The most important thing is to design properly, not just to split because "it looks large". Maybe the IP or IPs could go somewhere else... depends on the data saved there.
Also, as the socialnetworksite using this data also handles auth and autorization processes (guess so), the separation between login and user tables should offer a good performance, 'cause the data on login is "short enough", while the access to the profile could be done only once, inmediately after the successful login. Just do the right tricks to improve DB performance and it's done.
(Remember to visualize tables as entities, name them as an entity, not as a collection of them)
Two things you will want to consider when deciding whether or not you want to break up a single table into multiple tables is:
MySQL likes small, consistent datasets. If you can structure your tables so that they have fixed row lengths that will help performance at the potential cost of disk space. One thing that from what I can tell is common is taking fixed length data and putting it in its own table while the variable length data will go somewhere else.
Joins are in most cases less performant than not joining. If the data currently in your table will normally be accessed all at the same time then it may not be worth splitting it up as you will be slowing down both inserts and quite potentially reads. However, if there is some data in that table that does not get accessed as often then that would be a good candidate for moving out of the table for performance reasons.
I can't find a resource online to substantiate this next statement but I do recall in a MySQL Performance talk given by Jay Pipes that he said the MySQL optimizer has issues once you get more than 8 joins in a single query (MySQL 5.0.*). I am not sure how accurate that magic number is but regardless joins will usually take longer than queries out of a single table.
building a site using PHP and MySQL that needs to store a lot of properties about users (for example their DOB, height, weight etc) which is fairly simple (single table, lots of properties (almost all are required)).
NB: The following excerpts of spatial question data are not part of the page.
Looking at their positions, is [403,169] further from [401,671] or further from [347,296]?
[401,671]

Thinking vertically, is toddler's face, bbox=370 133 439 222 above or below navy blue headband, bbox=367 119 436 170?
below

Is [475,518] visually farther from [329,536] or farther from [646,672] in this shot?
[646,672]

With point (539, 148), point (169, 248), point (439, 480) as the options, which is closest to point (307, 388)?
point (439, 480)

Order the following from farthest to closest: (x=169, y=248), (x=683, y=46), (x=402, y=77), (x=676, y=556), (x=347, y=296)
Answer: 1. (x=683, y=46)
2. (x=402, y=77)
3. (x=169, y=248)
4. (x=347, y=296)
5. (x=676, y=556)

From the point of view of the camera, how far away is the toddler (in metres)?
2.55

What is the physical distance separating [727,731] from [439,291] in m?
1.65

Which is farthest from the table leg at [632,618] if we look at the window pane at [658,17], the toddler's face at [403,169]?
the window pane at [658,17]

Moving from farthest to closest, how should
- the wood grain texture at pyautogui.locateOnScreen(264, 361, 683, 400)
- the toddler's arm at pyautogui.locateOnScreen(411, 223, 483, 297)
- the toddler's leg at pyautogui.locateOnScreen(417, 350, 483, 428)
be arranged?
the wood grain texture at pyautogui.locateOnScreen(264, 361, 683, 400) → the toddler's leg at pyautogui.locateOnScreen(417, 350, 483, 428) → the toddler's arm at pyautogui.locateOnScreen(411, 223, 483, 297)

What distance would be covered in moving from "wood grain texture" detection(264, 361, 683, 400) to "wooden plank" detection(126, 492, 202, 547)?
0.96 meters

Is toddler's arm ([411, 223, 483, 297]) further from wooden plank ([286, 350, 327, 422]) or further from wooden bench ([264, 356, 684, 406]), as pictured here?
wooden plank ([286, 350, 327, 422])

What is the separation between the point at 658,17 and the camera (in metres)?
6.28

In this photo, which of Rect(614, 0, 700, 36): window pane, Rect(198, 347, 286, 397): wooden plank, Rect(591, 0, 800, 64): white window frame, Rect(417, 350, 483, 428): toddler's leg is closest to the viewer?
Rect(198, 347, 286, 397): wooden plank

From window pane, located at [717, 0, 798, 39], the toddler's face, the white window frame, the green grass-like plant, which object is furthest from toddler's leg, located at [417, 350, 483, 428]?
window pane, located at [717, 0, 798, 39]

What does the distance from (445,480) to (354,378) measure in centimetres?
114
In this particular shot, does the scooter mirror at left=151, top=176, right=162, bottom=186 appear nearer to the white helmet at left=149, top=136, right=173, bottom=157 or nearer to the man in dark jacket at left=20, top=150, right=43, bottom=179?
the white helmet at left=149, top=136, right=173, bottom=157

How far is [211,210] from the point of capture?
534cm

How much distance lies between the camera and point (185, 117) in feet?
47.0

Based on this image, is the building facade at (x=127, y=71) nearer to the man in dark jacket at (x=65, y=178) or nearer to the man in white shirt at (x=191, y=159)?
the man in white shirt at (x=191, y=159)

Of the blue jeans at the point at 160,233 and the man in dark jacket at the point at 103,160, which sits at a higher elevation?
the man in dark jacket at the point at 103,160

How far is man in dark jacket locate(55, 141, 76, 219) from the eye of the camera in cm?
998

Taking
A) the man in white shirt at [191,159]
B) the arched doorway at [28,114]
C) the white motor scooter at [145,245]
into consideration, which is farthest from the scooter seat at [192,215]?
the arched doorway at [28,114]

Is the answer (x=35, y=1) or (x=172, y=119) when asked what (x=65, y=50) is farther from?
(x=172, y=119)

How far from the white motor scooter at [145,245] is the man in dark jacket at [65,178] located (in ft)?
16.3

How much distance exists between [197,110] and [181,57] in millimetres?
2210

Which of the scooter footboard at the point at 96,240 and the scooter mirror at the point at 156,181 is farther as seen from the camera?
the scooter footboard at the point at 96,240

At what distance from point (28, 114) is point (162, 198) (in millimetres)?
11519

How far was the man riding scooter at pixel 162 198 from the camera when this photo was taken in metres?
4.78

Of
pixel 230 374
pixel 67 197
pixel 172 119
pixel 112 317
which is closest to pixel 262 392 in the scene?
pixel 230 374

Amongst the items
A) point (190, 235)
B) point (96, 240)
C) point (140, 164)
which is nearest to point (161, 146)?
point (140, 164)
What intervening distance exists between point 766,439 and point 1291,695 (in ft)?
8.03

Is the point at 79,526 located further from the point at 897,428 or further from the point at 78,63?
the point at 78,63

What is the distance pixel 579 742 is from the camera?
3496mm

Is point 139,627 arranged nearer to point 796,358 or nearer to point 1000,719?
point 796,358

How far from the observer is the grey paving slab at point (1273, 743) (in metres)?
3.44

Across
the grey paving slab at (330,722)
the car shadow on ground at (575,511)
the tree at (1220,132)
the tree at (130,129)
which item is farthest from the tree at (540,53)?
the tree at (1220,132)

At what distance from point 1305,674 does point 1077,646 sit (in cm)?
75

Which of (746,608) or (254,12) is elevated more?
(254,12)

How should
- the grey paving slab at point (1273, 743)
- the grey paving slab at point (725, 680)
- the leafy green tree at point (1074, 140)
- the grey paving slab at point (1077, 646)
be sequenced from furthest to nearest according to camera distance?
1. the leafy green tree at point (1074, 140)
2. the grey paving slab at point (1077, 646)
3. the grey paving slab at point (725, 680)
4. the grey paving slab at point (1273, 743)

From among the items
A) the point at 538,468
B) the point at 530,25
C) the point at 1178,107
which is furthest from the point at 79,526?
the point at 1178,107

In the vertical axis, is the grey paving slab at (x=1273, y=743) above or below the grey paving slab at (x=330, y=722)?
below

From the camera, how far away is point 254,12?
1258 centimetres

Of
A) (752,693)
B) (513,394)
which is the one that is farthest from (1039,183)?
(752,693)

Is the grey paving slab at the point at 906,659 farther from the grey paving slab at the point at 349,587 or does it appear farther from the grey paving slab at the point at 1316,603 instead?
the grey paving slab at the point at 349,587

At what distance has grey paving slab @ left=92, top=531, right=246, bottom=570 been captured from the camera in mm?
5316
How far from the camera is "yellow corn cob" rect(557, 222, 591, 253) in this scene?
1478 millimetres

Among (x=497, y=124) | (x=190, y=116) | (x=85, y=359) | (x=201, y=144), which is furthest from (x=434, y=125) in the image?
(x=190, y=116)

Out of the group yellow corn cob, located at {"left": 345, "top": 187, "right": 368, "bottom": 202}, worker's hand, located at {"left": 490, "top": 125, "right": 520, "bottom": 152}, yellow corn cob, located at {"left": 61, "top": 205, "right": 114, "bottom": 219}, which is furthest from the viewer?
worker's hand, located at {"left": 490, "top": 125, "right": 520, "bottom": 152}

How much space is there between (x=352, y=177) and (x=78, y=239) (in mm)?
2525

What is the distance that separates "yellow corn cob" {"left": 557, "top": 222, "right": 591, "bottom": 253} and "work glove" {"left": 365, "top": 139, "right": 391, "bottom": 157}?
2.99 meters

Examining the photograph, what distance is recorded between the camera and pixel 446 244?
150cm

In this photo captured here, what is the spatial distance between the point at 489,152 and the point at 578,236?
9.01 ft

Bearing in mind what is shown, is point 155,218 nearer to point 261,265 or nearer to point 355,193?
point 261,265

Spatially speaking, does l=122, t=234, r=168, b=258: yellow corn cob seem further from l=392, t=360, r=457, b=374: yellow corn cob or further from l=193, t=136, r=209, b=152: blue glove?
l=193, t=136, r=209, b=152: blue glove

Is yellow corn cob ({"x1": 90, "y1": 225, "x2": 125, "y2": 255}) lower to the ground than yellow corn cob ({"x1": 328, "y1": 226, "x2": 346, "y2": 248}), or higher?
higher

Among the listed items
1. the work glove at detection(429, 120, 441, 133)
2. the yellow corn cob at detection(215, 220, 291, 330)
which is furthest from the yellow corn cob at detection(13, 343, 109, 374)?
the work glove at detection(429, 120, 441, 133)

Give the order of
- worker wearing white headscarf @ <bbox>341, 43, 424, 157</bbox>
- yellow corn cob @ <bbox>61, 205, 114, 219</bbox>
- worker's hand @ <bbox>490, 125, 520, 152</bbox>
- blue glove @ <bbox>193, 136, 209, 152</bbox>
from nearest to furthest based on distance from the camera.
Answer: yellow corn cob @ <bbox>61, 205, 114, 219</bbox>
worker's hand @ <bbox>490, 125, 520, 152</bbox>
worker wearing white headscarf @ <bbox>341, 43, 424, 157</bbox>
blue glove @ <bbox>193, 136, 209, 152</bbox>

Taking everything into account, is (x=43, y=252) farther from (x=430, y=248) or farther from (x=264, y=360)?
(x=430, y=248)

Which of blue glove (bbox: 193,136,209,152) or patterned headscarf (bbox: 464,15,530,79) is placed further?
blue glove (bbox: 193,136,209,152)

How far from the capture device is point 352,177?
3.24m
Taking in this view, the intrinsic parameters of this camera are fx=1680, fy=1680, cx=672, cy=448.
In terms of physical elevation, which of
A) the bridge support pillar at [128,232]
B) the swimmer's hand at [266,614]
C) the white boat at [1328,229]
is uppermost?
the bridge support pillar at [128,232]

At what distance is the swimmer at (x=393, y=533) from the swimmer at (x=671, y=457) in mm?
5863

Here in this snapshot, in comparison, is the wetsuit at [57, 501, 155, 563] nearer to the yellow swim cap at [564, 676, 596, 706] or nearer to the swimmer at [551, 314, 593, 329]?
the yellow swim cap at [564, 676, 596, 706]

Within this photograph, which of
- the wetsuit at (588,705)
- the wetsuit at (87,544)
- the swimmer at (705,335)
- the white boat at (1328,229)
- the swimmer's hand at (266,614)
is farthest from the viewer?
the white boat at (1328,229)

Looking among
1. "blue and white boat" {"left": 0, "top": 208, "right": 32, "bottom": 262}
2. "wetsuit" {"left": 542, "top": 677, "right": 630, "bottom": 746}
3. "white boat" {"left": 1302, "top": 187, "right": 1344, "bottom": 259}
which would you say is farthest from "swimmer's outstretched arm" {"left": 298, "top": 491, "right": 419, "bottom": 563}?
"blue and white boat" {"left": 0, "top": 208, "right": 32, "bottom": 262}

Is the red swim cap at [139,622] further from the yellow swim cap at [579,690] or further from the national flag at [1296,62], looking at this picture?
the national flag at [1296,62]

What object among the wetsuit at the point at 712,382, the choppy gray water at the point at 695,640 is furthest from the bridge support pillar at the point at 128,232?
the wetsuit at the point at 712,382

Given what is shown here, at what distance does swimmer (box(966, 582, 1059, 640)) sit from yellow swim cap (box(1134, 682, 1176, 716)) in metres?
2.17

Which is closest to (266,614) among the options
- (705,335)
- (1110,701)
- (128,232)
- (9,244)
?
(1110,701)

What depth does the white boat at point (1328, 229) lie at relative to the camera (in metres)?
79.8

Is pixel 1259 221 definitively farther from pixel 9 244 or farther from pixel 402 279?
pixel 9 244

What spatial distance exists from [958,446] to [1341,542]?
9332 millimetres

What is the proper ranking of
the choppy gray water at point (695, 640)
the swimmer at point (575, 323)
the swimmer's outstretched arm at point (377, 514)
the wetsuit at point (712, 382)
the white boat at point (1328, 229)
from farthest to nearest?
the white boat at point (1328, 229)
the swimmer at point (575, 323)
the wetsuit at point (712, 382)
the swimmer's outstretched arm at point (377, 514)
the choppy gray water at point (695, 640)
However, the system also needs to store other information, such as their spoken languages, instrumental abilities, etc. All in all their are over a dozen such characteristics. By default I assumed creating a separate table (called maybe languages) and then a link table with a composite id (user_id, language_id).
The problem I foresee though is when visitors attempt to search for users using these criteria. The dataset we're looking to use will have over 15,000 users at time of launch and the primary function will be searching and refining users. That means hundreds of queries daily and the prospect of using queries with up a dozen or more JOINs in them is not appealing.
So my question is, is there an alternative that's going to be more efficient? One way I was thinking is storing the M2M values as a CSV of IDs in the user table and then running a LIKE query against it. I know LIKE isn't the best, but is it better than a join?
Any possible solutions will be much appreciated.
Do it with joins. Then, if your performance goals are not met, try something else.
Start with a normalized database (e.g. a languages table, linked to the users table by a mapping table) to make sure you data is represented cleanly and logically.
If you have performance problems, examine your queries and make sure you have suitable indexes.
If you dislike repeatedly coding up queries with many joins, define some views.
If views are very slow to query, consider materialized views.
If you have several thousand records and a few hundred queries per day (really, that's pretty small and low-usage), these techniques will allow your site to run at full speed, with no compromise on data integrity. If you need to scale to many millions of records and millions of queries per day, even these techniques may not be enough; in which case, investigate cacheing and denormalization.